To manage dependencies effectively, each thread is equipped with a scoreboard system. The scoreboard monitors two main types of dependencies: read-after-write and write-after-write. A read-after-write dependency occurs when an instruction needs to read a register that a previous instruction is writing to. For example:


	add_f s0, s1, s2
	add_f s3, s0, s4

In this sequence, the second instruction depends on the completion of the first, as it needs the result from register s0, which might not be immediately available. Issuing the second instruction too soon would result in it obtaining a stale value from s0.
The write-after-write dependency occurs when two instructions writing to the same register are issued close together in time, but the one with shorter latency completes first, potentially writing an incorrect value to the register if not properly managed.
Each register in the scoreboard is associated with a pending bit which serves multiple purposes:

When the Thread Select stage issues an instruction, it sets the pending bit for the destination register of that instruction, indicating that the register is in the process of being updated.
The pending bit is cleared once the Writeback stage confirms that the register has been successfully updated with the result of the instruction.
If a rollback is necessary, due to a branch or exception, the pending bits of affected instructions are reset, preventing any erroneous data propagation.

Before issuing any instruction, the Thread Select stage checks the pending bits for both the source and destination registers involved. If a pending bit is set, it indicates that the register is currently unreliable or in transition, and thus, the instruction cannot be issued in that cycle. This check helps prevent both types of dependencies from causing data corruption.
Due to the varying lengths of the integer, memory, and floating point execution pipelines, instructions from these pipelines might arrive at the Writeback stage simultaneously. To avoid conflicts, since only one instruction can be retired per cycle, the Thread Select stage may delay issuing instructions that could potentially conflict.
Moreover, this stage also monitors threads that are on hold due to full store queues or pending data cache misses, delaying instruction issuance until the conditions are cleared.
In operations involving scatter/gather vector memory accesses, which require individual cache accesses for each vector lane, the Thread Select stage issues these instructions multiple times, each with an incrementally adjusted subcycle counter. This allows for precise control over execution and is critical in situations where fewer execution units are available than vector lanes, or where complex instruction types are involved.
This comprehensive management strategy employed by the Thread Select stage ensures that the processor maximizes efficiency, minimizes data hazards, and maintains consistent throughput across various computational scenarios.

Operand Fetch

In the operand fetch stage of the SIMD processor, the architecture incorporates both vector and scalar registers accessible to all threads. These registers are stored in register files, each exhibiting a latency of one cycle for memory operations. To facilitate efficient data handling, each register file is equipped with dual read ports and a single write port. The writeback stage of the processor is specifically tasked with managing the write port, ensuring that data is correctly stored back into the registers after processing. This setup not only optimizes the speed of data retrieval and storage but also maintains a streamlined flow of operations across the various stages of the processor's pipeline.

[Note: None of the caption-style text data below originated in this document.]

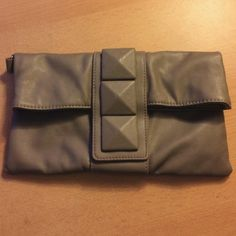 Gray clutch Never used grey clutch that folds over and clicks shut. Three larger studs on front. No imperfections or rips. Macy's Bags Clutches & Wristlets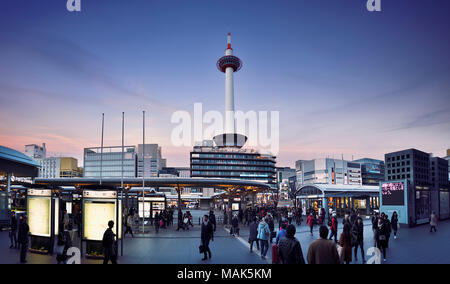 View on Kyoto tower from Kyoto Station busy with people in the evening, beautiful sunset city scenery in Shimogyo-ku, Kyoto, Japan 2017. - Stock Photo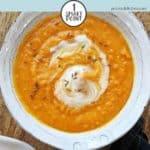 A bowl of carrot & lentil soup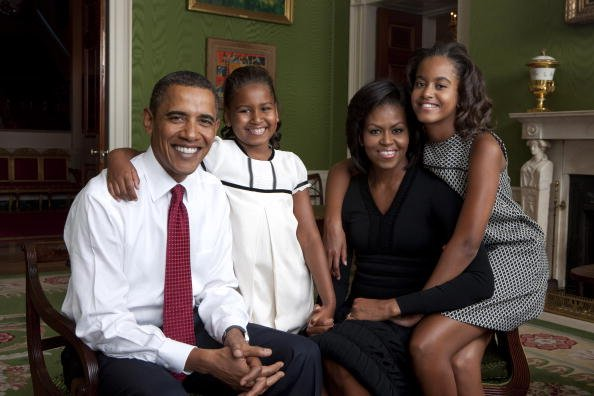 In this handout form the White House, (L to R) U.S. President Barack Obama, daughter Malia Obama, first lady Michelle Obama and daughter Sasha Obama sit for portrait in the Green Room of the White Hou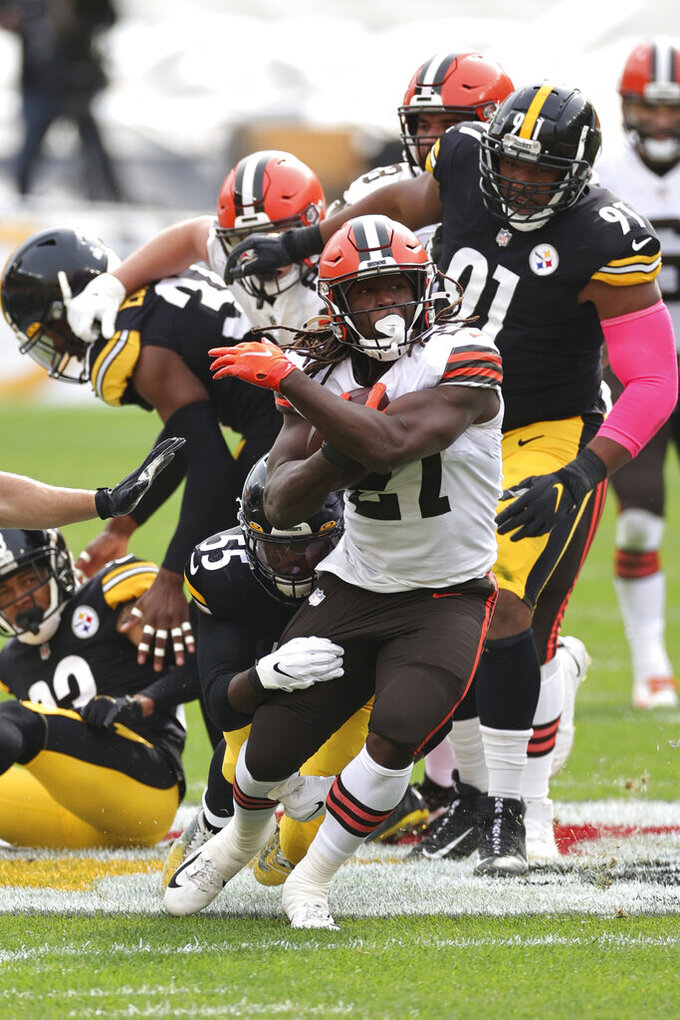 Cleveland Browns running back Kareem Hunt (27) carries the ball in an NFL game against the Pittsburgh Steelers, Sunday, Oct. 18, 2020, in Pittsburgh. The Steelers defeated the Browns 38-7. (Margaret Bowles via AP)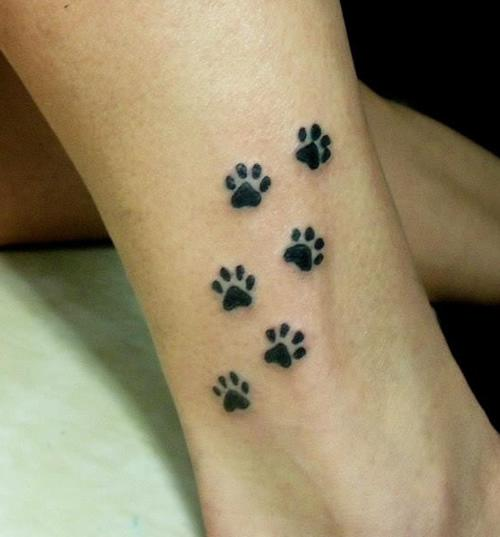 Cute Black Paw Print Tattoos Above Ankle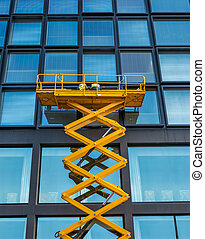 Scissor Lift Office Block - Workers On A Scissor Lift ...
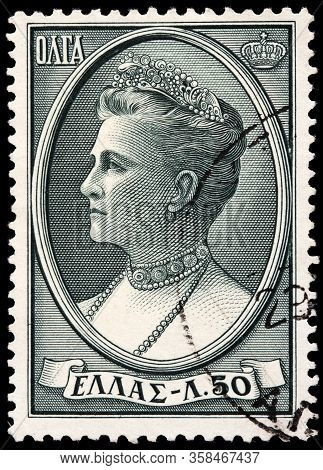 Luga, Russia - October 15, 2019: A Stamp Printed By Greece Shows Image Portrait Of Olga Constantinov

Floating Point Arithmetic Pipeline

Integer Arithmetic

Within the SIMD processor, there exists a single stage dedicated to executing straightforward integer operations, such as integer addition and bitwise logical functions. Despite its designation as a stage primarily for integer operations, it surprisingly also handles a few basic floating-point tasks, including calculating reciprocal estimates. Additionally, this stage is responsible for detecting and processing branch instructions. This multi-functional capability allows the stage to efficiently manage a variety of simple computational tasks, thus streamlining the execution flow and enhancing the overall performance of the processor.

Writeback

The Writeback stage in the SIMD processor architecture is critical for managing data flow and control signals within the system. In this stage, specific signals are generated to facilitate the updating of the register file. For updates to vector registers, a mask signal is employed, featuring one bit per lane, indicating precisely which lanes should receive the update. This stage also handles the alignment and extraction of data for memory loads, integrating it with data from the pending store buffer that was forwarded from earlier stages.
Additionally, the Writeback stage is responsible for asserting rollback control signals, typically triggered by branches or traps detected by previous pipeline stages. These traps are handled precisely within this architecture, ensuring that all instructions preceding the one causing the exception are completed and updated in the register file, while any subsequent instructions are not.
One key feature of this processor is that although instructions are issued in sequence, they may be retired out of sequence due to varying lengths of the execution pipelines. This stage exclusively manages exceptions for a few critical reasons:

It guarantees that all instructions issued prior to a trapping instruction are fully processed and retired, ensuring data integrity.
It limits the occurrence of rollbacks to one per cycle since only one instruction is dispatched per cycle from this stage.
It prevents traps from affecting instructions that are speculatively issued and later rolled back, such as those following a conditional branch.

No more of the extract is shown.